Dois meses após o início do movimento dos "coletes amarelos" na França, começam a surgir as primeiras consequências dos protestos na economia do país - do crescimento do Produto Interno Bruto (PIB) ao turismo, passando pelo comércio e pelo setor agropecuário.

Em meados de dezembro, o ministro de Finanças, Bruno Le Maire, disse que os problemas relacionados aos "coletes amarelos" poderiam fazer a França perder 0,1 ponto de crescimento no quarto trimestre de 2018, embora tenha se recusado a reduzir a meta anual do governo, de expansão de 1,7% do PIB. 
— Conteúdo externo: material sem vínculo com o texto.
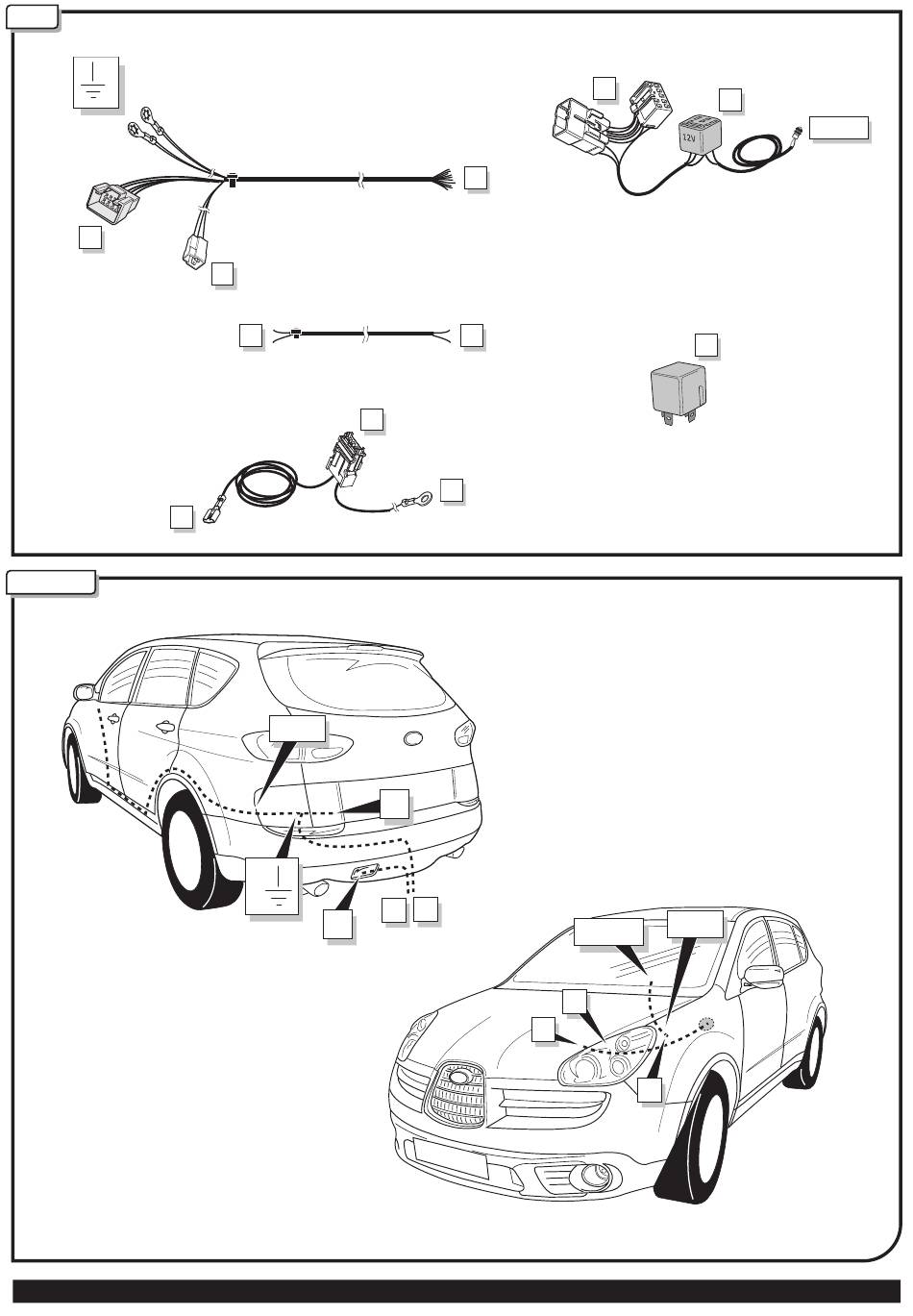 12V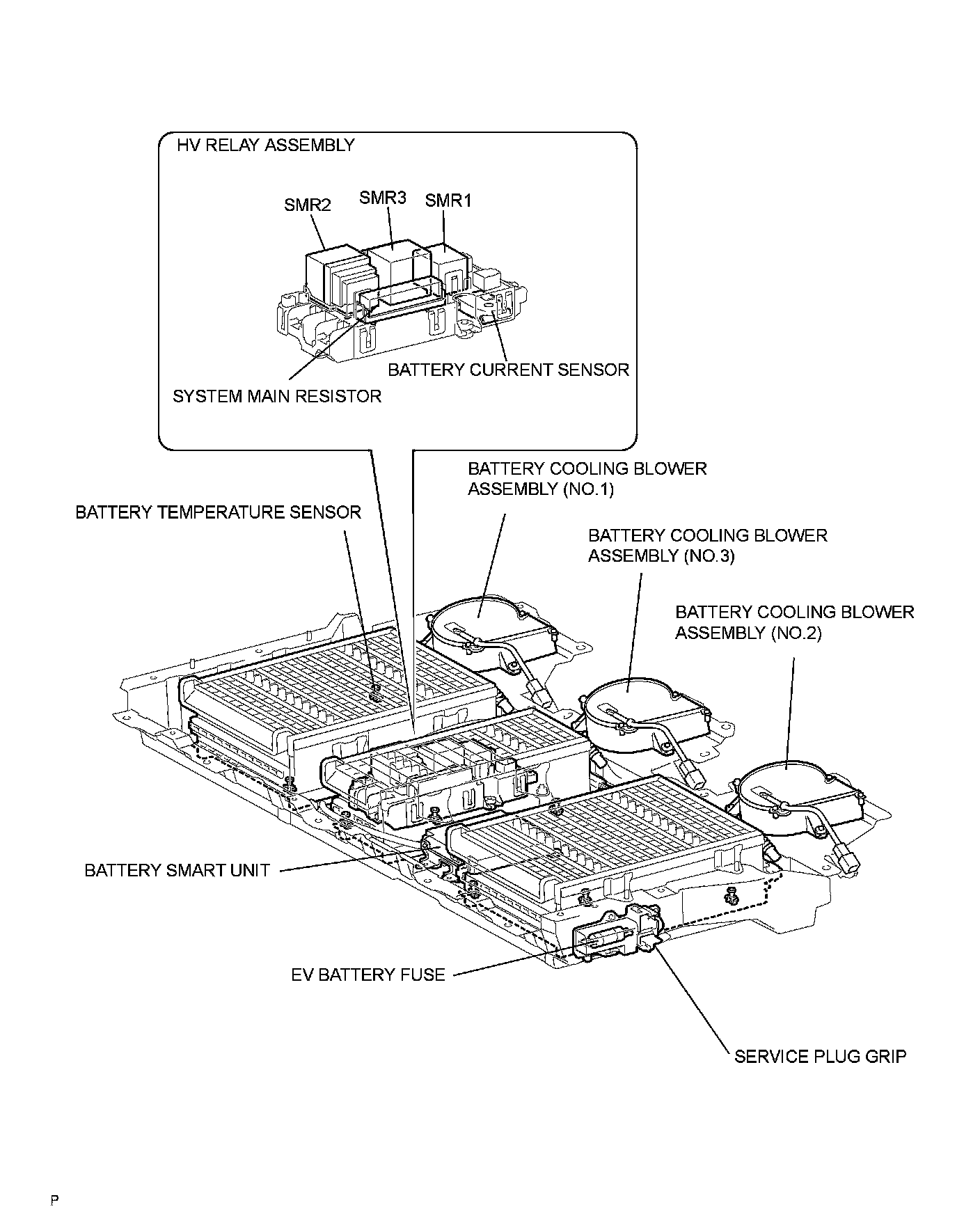 HV RELAY ASSEMBLY

SMR2

SMR3

SMR1

BATTERY CURRENT SENSOR

SYSTEM MAIN RESISTOR

BATTERY COOLING BLOWER ASSEMBLY (NO.1)

BATTERY TEMPERATURE SENSOR

BATTERY COOLING BLOWER ASSEMBLY (NO.3)

BATTERY COOLING BLOWER ASSEMBLY (NO.2)

BATTERY SMART UNIT

EV BATTERY FUSE

SERVICE PLUG GRIP

P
Já o Banco Central francês confirmou, na sexta-feira, sua própria previsão de crescimento para os últimos três meses de 2018, que passou a 0,2% do PIB frente a 0,4% da previsão anterior, em um contexto de desaceleração geral na Europa.
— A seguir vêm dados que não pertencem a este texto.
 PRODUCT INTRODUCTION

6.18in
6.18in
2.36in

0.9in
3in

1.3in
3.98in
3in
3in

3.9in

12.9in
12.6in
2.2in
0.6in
O banco também indicou que o movimento dos "coletes amarelos" continua a afetar a atividade econômica em 2019, mas em setores específicos e de forma menos do que alguns economistas tinham previsto.

De acordo com a ministra do Trabalho, Muriel Pénicaud, os protestos levaram a uma paralisação parcial de funcionários de diversas pequenas e médias empresas. Ela ainda anunciou uma ajuda de 32 milhões de euros para pagar os salários de 58.000 pessoas.

Já o presidente da Autoridade dos Mercados Financeiros (AMF), Robert Ophèle, citou nesta quinta das possíveis consequências dos protestos, em alguns casos violentos, para a cidade de Paris, que almeja se tornar uma praça financeira europeia no lugar de Londres, no contexto do Brexit.

"Por ora, ninguém nos disse que vai deixar de vir a Paris por causa do movimento dos 'coletes amarelos'", disse à AFP. "Contudo, nossos interlocutores estão em dúvida sobre as consequências e a duração do movimento", explicou.

As imagens de confrontos violentos na capital e em outras cidades da França também tiveram consequências para o turismo.

As chegadas aéreas internacionais a Paris caíram em dezembro entre 5% e 10%, afirmou na sexta Christian Mantei, diretor da Atout France, agência que promove o turismo francês no exterior. "Os americanos e os asiáticos são os mais afetados bem como a clientela de luxo", garante.

Segundo o secretário de Turismo, Jean-Baptiste Lemoyne, o maior impacto ocorreu em dezembro. "Em janeiro e fevereiro, a queda foi freada, e em março os pousos internacionais vão voltar a crescer", opinou.

Pouco antes do Natal, a Federação francesa de Comércio e Distribuição (FCD) avaliou os prejuízos para o comércio varejistas em 2 bilhões de euros. Agora, espera-se que o período de liquidações possa compensá-las.

O setor agropecuário foi afetado principalmente pelos bloqueios de estradas durante as festas de fim de ano - período crucial para seu faturamento. O prejuízo estimado pela associação francesa da indústria alimentar foi de 13 bilhões de euros.

Um diretor de uma empresa que não quis se identificar denunciou à AFP as "extorsões" em algumas rotatórias do país, bloqueadas durante semanas pelos manifestantes.

"Alguns proprietários de supermercados tiveram que entregar saladas e produtos alimentares aos 'coletes amarelos' para evitar que abrissem os caminhões e saqueassem", afirmou.

No setor de transporte rodoviário, os prejuízos alcançaram 2 bilhões de euros, informou no Natal a Federação Nacional (FNTR).